● EXCERPTED PASSAGE
We look forward to opening our new Children's Day Treatment Centre in the summer.

We have continued to invest significant capital in improving our estate, digital technology and medical devices to support the needs and expectations of our patients. A key focus has been on safely implementing the Trust's new electronic health record system through our 'Apollo Programme' whilst ensuring minimal disruption to the services that we provide.

The safe implementation of the new electronic health record system is one of the Trust's main priorities for 2023/24.Once live, our new electronic health record will help transform the way we deliver care and empower our patients to get more involved in decisions about their health.

The system is expected to go live later in 2023 jointly with King's College Hospital NHS Foundation Trust. A comprehensive implementation and training programme, as well as a number of associated digital infrastructure programmes, are underway and on track to support this.

The wellbeing and welfare of our staff remains an absolute priority.

● RECORDED DATA

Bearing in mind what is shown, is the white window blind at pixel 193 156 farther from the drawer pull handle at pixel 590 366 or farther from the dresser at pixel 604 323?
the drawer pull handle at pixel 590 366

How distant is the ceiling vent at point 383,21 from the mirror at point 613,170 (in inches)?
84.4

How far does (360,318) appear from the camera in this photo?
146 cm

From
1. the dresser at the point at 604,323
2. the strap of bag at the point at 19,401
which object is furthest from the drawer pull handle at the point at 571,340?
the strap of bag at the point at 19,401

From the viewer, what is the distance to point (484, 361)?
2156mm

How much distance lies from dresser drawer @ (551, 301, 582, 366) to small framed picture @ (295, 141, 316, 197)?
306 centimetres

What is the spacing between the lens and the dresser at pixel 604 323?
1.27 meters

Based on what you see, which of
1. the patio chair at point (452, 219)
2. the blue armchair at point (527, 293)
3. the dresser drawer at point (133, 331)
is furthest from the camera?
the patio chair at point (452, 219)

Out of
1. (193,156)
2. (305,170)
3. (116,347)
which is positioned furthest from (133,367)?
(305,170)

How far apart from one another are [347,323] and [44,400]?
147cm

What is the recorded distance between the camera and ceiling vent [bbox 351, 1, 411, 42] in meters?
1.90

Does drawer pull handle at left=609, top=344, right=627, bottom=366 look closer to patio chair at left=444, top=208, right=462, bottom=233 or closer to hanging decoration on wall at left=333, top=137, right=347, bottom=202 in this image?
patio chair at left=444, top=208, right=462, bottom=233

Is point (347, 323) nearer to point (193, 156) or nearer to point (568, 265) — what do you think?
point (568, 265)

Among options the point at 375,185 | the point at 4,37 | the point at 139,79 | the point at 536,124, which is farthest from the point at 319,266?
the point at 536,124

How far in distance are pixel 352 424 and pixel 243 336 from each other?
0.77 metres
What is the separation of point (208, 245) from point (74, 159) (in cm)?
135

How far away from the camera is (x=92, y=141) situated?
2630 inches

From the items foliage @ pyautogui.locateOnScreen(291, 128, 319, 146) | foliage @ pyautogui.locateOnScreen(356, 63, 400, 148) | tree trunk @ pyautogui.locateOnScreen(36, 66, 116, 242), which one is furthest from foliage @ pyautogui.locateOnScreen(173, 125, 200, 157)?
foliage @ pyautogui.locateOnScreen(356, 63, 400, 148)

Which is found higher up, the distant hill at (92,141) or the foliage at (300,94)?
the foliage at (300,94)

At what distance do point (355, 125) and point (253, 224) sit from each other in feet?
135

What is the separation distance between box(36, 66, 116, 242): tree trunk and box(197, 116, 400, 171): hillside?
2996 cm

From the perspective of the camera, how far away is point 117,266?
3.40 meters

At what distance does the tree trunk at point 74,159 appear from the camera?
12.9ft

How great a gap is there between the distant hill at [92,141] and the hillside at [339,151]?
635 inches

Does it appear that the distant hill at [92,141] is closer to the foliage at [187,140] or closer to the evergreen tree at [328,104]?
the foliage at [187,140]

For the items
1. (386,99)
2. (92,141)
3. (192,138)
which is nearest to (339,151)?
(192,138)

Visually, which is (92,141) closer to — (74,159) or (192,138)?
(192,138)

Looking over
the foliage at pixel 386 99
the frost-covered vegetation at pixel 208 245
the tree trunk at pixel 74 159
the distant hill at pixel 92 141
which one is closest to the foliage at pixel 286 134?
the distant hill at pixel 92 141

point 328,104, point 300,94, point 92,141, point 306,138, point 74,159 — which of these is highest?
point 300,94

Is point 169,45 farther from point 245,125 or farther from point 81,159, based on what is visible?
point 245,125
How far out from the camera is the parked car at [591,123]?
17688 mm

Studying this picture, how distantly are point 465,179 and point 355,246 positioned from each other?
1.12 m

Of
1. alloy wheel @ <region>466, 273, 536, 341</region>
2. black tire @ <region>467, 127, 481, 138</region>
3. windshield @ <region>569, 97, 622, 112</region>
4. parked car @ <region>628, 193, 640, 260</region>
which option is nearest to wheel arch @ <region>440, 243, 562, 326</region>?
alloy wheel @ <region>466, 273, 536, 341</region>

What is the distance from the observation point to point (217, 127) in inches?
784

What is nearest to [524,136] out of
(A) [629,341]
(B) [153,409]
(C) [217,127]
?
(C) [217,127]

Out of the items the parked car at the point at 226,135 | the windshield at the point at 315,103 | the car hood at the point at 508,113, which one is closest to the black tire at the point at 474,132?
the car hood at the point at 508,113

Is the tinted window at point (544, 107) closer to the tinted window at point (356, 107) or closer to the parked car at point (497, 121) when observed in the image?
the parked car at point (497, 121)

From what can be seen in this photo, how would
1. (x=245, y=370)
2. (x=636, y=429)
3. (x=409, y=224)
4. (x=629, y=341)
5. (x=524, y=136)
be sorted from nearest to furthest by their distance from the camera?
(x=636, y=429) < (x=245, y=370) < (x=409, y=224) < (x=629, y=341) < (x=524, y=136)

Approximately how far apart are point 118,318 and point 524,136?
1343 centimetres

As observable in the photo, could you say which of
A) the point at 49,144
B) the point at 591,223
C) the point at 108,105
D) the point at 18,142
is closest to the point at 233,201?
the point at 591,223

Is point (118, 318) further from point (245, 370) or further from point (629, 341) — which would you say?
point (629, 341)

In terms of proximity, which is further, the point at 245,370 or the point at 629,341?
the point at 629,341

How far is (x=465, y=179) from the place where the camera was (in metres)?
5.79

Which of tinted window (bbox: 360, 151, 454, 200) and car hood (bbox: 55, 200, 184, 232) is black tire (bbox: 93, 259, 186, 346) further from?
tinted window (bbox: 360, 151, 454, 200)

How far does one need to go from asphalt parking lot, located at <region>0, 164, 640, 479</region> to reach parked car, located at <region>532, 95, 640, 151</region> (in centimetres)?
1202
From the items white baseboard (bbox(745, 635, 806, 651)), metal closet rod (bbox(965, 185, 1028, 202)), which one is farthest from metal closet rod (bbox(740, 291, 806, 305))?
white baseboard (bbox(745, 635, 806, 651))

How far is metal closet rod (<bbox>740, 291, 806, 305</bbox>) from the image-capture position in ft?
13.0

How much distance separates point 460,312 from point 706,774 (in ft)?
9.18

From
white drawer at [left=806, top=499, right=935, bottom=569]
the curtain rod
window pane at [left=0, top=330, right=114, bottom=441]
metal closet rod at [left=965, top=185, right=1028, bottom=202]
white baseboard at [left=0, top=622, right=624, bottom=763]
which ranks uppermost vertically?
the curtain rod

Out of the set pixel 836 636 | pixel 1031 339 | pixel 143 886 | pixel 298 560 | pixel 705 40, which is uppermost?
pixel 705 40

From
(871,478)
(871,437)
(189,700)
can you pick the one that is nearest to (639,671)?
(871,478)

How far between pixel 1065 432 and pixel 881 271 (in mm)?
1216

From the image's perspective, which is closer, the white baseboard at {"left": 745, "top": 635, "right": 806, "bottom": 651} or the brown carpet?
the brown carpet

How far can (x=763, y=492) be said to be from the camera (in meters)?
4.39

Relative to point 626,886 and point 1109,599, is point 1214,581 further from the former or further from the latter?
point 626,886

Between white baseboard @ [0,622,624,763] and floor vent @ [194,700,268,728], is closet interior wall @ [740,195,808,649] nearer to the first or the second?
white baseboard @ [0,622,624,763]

● TASK REQUIREMENTS
A – In the Trust passage, which organization will the new electronic health record system go live jointly with?
B – Continue the Trust passage from its final sentence.

● EXERCISE ANSWERS
A – King's College Hospital NHS Foundation Trust.

B –
As in previous years, the NHS Staff Survey showed that our staff reported a positive experience of working for the Trust, and the results show there is much to be proud of at Guy's and St Thomas'. 

We achieved some of the best scores nationally and in London for the number of staff who agree that the care of patients is the organisation’s top priority and for staff recommending the Trust to a friend or relative as a place to receive care or treatment or a place to work. 91% of our staff said that they were proud to work at the Trust.

However, we are not complacent and we absolutely know that there are also a number of areas where we must do more and improve. 

We recognise the need to take further action on equality, diversity and inclusion so that all our staff, patients and visitors feel confident that we are a welcoming and supportive organisation and that we treat everyone fairly. We also must drive out bullying and harassment wherever it occurs.

We are proud to serve diverse communities, both locally and further afield. This diversity is reflected in the profile of our patients and workforce, and brings many benefits. 

We recognise we have more to do to address inequalities across the Trust and we have refocused our staff equality, diversity and inclusion strategy into 5 key improvement areas which include:

  •  ending unfair treatment; 
  •  understanding and including each other; 
  •  fair employment processes; 
  •  fair access to learning and development; 
  •  clear governance and accountabilities.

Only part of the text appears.